Indeed, some horsemen’s groups and racetracks are in conflict over fees charged for signals, and the resulting revenue to purses. The IHA gives horsemen’s groups and others the right to consent before signals are sent from racetracks to various wagering outlets.
The July 18 National HBPA forum, titled “Welfare and Safety of the Horse—Where We Are and Where We Are Going”—will look at equine health and welfare from a practical perspective for horsemen. The horsemen’s organization, with about 30 affiliates, also will discuss medication and wagering-related economic issues during its convention.

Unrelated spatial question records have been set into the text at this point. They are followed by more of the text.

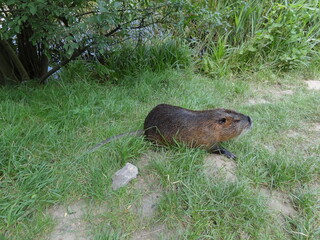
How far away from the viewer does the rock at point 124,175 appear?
75.4 inches

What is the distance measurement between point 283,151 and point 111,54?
3002 millimetres

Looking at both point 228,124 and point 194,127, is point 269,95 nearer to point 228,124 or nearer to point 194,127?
point 228,124

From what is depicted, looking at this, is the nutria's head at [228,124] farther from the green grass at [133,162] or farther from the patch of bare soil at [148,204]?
the patch of bare soil at [148,204]

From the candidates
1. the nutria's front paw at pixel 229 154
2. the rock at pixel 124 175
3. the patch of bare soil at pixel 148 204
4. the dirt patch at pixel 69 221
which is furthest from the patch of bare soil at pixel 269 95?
the dirt patch at pixel 69 221

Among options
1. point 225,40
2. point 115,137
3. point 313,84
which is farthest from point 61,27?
point 313,84

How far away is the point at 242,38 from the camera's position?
15.4 feet

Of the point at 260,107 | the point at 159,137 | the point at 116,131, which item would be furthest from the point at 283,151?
the point at 116,131

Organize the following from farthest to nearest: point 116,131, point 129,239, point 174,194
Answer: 1. point 116,131
2. point 174,194
3. point 129,239

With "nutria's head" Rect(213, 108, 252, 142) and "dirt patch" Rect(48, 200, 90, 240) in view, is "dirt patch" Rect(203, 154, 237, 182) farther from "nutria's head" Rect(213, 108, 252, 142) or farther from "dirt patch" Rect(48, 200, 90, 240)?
"dirt patch" Rect(48, 200, 90, 240)

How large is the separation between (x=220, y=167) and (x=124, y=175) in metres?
0.86

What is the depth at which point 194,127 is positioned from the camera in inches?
87.3

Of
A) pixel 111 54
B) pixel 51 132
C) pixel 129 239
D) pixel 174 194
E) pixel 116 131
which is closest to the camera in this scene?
pixel 129 239

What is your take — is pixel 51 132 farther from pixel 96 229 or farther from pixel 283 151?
pixel 283 151

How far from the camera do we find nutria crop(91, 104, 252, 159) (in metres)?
2.22
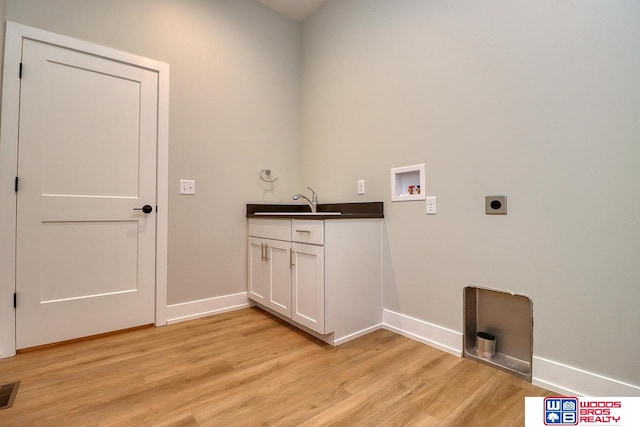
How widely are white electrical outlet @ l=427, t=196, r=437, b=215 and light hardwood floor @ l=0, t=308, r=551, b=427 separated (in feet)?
2.93

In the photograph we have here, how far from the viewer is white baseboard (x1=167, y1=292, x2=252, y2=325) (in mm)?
2305

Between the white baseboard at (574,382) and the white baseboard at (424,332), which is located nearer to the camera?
the white baseboard at (574,382)

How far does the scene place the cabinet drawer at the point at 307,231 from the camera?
188 centimetres

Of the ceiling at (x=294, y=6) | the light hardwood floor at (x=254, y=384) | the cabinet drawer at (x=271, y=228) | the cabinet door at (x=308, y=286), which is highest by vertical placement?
the ceiling at (x=294, y=6)

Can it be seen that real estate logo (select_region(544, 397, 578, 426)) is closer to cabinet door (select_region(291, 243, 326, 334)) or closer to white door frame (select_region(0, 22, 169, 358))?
cabinet door (select_region(291, 243, 326, 334))

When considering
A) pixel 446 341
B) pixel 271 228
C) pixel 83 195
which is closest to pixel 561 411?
pixel 446 341

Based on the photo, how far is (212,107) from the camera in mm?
2523

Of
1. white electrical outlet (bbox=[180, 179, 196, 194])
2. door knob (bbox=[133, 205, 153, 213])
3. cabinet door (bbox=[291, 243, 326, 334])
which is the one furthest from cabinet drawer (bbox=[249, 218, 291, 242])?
door knob (bbox=[133, 205, 153, 213])

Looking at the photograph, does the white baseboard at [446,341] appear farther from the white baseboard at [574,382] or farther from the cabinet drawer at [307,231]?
the cabinet drawer at [307,231]

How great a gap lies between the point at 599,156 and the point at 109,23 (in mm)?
3126

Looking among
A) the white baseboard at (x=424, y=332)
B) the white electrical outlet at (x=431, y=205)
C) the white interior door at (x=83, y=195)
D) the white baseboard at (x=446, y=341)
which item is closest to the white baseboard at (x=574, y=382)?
Answer: the white baseboard at (x=446, y=341)

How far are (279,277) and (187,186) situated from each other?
1.08 meters

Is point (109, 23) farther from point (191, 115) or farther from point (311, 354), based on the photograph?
point (311, 354)

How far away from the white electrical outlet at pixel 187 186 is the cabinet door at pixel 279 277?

Bellocq said the July 18-20 convention will allow horsemen time to "weigh in" on any recommendations that come from the congressional hearing or industry groups. "(The convention) is when we really sit down and decide how to best move forward," he said.
“The National HBPA applauds the hard work our industry has been undertaking to address the issue of improved welfare and safety for horse and rider," National HBPA president Joe Santanna said in a statement released June 13. "We have dedicated substantial time during our upcoming convention on this issue, and we look forward to reviewing and acting on any and all recommendations, especially those from the Welfare and Safety of the Horse Summit and The Jockey Club Thoroughbred Safety Committee.”